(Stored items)
'''
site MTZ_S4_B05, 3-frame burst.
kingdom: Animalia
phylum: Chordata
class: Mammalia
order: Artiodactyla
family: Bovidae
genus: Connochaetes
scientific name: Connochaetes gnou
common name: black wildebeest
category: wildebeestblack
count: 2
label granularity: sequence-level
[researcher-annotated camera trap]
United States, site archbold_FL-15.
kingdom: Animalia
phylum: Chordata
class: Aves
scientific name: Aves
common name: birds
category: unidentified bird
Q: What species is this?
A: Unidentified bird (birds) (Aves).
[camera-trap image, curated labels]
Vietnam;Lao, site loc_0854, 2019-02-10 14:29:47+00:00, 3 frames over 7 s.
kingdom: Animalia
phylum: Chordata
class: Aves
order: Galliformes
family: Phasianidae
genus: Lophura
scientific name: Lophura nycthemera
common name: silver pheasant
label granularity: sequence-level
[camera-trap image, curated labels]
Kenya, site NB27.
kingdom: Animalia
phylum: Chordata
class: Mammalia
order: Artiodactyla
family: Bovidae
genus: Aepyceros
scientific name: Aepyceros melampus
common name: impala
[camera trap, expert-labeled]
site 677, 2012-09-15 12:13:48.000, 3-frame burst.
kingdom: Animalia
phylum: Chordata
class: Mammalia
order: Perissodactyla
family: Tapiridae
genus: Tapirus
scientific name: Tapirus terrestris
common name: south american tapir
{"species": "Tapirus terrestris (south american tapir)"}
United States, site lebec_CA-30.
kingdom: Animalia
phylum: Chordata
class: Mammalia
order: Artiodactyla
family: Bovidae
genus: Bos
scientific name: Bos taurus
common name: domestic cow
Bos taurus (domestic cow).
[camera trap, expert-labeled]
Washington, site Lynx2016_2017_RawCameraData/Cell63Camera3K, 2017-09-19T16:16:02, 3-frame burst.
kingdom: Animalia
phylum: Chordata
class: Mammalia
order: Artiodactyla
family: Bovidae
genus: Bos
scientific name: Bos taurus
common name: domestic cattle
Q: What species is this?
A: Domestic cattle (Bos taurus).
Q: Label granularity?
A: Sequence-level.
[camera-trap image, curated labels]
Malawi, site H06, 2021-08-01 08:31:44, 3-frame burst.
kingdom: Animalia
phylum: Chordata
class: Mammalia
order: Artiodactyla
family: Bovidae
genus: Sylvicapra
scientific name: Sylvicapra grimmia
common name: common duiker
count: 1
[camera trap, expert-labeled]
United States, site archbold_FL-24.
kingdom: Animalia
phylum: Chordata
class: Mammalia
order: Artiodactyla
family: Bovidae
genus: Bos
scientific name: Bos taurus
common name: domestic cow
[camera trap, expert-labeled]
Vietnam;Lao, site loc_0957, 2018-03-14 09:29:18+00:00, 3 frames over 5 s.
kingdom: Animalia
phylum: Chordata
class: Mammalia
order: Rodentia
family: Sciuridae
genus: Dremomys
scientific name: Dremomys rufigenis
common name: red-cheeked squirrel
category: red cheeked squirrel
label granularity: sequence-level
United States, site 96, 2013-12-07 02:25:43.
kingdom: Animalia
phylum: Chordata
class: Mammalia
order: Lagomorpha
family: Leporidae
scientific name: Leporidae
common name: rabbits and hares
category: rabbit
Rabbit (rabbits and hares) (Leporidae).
'''
WORK TASK: Of all the entries above, repeat only the lines from the line that has "United States, site archbold_FL-24." to the line that has "family: Leporidae", both lines included, exactly.

SOLUTION FOR THIS EXERCISE:
United States, site archbold_FL-24.
kingdom: Animalia
phylum: Chordata
class: Mammalia
order: Artiodactyla
family: Bovidae
genus: Bos
scientific name: Bos taurus
common name: domestic cow
[camera trap, expert-labeled]
Vietnam;Lao, site loc_0957, 2018-03-14 09:29:18+00:00, 3 frames over 5 s.
kingdom: Animalia
phylum: Chordata
class: Mammalia
order: Rodentia
family: Sciuridae
genus: Dremomys
scientific name: Dremomys rufigenis
common name: red-cheeked squirrel
category: red cheeked squirrel
label granularity: sequence-level
United States, site 96, 2013-12-07 02:25:43.
kingdom: Animalia
phylum: Chordata
class: Mammalia
order: Lagomorpha
family: Leporidae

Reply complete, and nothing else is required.